Лев Ильич не ответил. Он увидел прямо перед собой стул, а на нем Костин пиджак и штаны, свисавшие на пол. "Господи, подумал он, какая во мне сидит пошлая литература, но однако ж литература, а больше и нет ничего..."
10
Лев Ильич боялся пошевелиться, чтоб не разбудить Костю. Так и лежал с открытыми глазами, прислушивался к себе. Уже рассвело, город за окном давно проснулся, идет там нормальная жизнь, а у него - Льва Ильича явно и жизнь, и мозги набекрень. Он с ужасом, с содроганием вспоминал вчерашний день: чудовищный разговор с Иваном, Надю, вцепившуюся ему в пальто, крик Ангелины Андревны и этот ночной кошмар. А ведь прав Иван - как бы до больницы не добраться. И так все сразу станет просто, все на своих местах: Феликс с Вадиком Козицким навестят, апельсинов притащут, новый анекдот приволокут, а он им потешную историю о своих однопалатниках, Таня - бутылку кефира, а может, цыпленочка-табака зажарит, да и Саша заглянет как-нибудь мимоходом, по дороге в университет на лекцию - передаст домашнее печенье Ангелины Андревны, о чернявой врачихе вместе пошутим... А может, оно и верно, может, в этом истина, чтоб жить как все - ну чего ты так уж выделиться захотел? Не зря ж, только выделился, сразу все и навалилось, а так жил себе - не хуже людей, ну были как же!
– свои недоразумения, но до такого-то свинства никогда не доходил. Не в той ли твоей попытке начать придуманную новую жизнь и заключена вся причина... "Причина чего?
– спросил он себя.
– Что, Иван только в эту неделю появился, а трагедия с Надей, коль она существует, а не просто бред какой-то, а с Любой вся катавасия, а Саша - что, он другим, что ль, раньше был?" Ну хорошо, все это и без того было, было, но жить-то не мешало? Существовал себе милый, тихонько стареющий человек - некий Лев Ильич, были у него добрые друзья-приятели, славный дом, уважение на службе, книги почитывал, водочку попивал, за дамами в свободное время ухаживал, откликался, когда кому плохо бывало, не жадничал...
– Ну что тебе надо-то от меня?!
– выдохнул он неожиданно для себя вслух, так и не поняв, кому это "тебе" - к кому он обращается.
Костя повернулся под шубой и глянул на Льва Ильича ясными, будто и не спал, глазами.
– Пробудились? Ну как?
– Перед вами стыдно. Да уж за вчерашнее ладно, вот, и ночью спать не давал.
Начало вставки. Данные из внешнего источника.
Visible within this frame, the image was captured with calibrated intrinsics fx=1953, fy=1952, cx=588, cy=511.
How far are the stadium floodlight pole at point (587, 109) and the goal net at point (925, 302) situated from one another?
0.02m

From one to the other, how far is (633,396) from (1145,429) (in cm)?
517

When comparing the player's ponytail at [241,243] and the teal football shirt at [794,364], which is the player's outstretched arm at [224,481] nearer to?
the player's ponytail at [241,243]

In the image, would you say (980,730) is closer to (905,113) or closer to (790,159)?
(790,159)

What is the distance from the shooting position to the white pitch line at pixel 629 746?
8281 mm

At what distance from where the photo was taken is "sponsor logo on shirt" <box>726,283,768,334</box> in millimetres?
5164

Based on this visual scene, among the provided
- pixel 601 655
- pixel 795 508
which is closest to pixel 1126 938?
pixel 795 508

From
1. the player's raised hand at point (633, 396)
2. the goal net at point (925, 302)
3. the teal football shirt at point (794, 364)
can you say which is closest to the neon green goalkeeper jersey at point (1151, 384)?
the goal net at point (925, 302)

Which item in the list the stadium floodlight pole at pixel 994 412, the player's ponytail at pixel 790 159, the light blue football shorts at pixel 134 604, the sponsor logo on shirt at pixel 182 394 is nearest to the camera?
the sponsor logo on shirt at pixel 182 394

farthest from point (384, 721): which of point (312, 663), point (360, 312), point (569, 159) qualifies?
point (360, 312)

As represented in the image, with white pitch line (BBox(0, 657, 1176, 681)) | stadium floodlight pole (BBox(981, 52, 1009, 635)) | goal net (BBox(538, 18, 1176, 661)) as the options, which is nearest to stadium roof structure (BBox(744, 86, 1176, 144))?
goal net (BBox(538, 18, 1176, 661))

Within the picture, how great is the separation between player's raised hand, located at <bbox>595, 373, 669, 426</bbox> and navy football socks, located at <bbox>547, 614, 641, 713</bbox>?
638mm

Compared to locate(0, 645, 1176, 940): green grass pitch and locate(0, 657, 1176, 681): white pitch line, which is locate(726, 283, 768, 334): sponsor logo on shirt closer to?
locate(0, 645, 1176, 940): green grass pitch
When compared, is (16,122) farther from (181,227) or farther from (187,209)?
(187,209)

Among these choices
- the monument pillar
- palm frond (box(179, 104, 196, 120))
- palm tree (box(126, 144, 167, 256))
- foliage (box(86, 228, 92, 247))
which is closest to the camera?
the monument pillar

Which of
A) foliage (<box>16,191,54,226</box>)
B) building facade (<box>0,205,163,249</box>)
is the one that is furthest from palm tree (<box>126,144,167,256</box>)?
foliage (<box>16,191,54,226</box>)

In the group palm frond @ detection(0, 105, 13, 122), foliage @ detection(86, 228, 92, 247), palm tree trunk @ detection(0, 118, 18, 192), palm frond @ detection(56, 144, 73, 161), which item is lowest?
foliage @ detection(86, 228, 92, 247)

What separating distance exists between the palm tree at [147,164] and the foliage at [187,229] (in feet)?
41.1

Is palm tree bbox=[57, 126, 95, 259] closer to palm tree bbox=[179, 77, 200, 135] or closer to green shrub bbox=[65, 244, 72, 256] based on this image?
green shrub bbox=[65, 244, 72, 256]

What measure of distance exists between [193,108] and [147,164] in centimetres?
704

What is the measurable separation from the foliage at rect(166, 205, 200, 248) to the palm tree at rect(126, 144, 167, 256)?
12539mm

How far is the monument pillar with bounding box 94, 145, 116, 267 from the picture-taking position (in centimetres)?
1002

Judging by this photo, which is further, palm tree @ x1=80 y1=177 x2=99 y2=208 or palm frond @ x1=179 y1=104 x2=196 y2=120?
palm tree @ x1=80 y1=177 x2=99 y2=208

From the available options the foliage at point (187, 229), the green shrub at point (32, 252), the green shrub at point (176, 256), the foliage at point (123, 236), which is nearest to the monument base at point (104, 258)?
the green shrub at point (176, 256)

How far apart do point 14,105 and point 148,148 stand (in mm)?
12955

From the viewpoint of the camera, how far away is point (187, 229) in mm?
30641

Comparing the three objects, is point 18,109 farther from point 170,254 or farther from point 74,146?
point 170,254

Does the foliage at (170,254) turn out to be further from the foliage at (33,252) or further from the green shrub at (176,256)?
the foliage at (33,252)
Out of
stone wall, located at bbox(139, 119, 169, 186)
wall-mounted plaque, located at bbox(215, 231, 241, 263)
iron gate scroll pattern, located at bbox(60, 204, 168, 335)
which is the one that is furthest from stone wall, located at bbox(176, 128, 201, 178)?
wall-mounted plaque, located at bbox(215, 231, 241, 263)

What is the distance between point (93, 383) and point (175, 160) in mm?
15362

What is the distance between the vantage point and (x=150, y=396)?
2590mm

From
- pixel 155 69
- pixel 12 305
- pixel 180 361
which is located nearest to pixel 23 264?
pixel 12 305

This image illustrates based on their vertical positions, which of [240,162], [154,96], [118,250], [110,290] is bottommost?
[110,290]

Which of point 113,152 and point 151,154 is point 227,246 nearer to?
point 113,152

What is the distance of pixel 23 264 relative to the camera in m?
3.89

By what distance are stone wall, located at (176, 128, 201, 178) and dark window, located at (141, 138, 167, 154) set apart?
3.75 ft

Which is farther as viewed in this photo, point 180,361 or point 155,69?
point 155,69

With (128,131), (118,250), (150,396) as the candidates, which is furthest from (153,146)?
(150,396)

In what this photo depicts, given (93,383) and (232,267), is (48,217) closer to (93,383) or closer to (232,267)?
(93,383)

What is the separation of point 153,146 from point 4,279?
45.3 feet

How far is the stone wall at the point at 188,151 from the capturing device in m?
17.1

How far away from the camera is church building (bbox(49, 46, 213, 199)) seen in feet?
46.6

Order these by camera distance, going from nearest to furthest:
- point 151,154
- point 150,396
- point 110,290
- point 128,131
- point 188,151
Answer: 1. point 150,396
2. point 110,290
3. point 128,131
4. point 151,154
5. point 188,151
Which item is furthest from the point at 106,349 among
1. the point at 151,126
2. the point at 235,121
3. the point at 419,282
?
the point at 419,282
– Покаяние - первое дело, только у вас оно, гляжу, прямо профессией становится: стыдно, совестно... Что ж мне, выгонять, что ль, на мороз, когда не в себе? Эх, Лев Ильич, отдались бы мне в руки, я б вас наставил на путь истинный... Впрочем, я зарок дал, хватит с меня, больше ни на кого не стану сил тратить - пустое все. Последний раз - вон, мы встретились в поезде - ездил к своему, прости меня Господи, ученичку. Хватит.
– А вы точно знаете этот "путь", может, и у вас не туда дорога?.. Или да, позабыл, у вас все несомненно. Тогда жалко, конечно, что разочаровались в человечестве.
Костя уже встал, натянул штаны, вытащил свою постель, вернулся.
– Давайте, пока гегемон спит - он теперь до полудня проваляется, если брюхо не заболит - жена и мальчонка ни свет ни заря ползком умотались, чтоб кормильца не потревожить. А мы сейчас кофеечку сварганим... Хотите побриться?..
Они сидели за столом посреди комнаты, Костя сдвинул к краю книги, рукописи, притащил табуретку, кофе в кастрюльке, аромат пошел по всей комнате. Хлеб да сахар поставил. Лев Ильич побрился, вроде полегче ему стало - день начался и слава Богу, что бы там ни было. За окном валил снег - вот тебе и весна, ну да только уютнее от того становилось...
"А почему он не может так жить? А как так?" Встал, помылся, кофию сварил и... То-то, что "и". Дел-то - встать да умыться, уют организовать, то-то и есть, что главное дальше, когда твоя свобода начинает действовать, первые эти движения, они и у кошки есть...
– А вы чем, Костя, занимаетесь?..
– благодушно спросил Лев Ильич, но вспомнил, что он так его однажды спрашивал, а тот рассердился.
– Я просто вашей комнате позавидовал, - заспешил он, - и такой отрешенности: стол, книги и никого.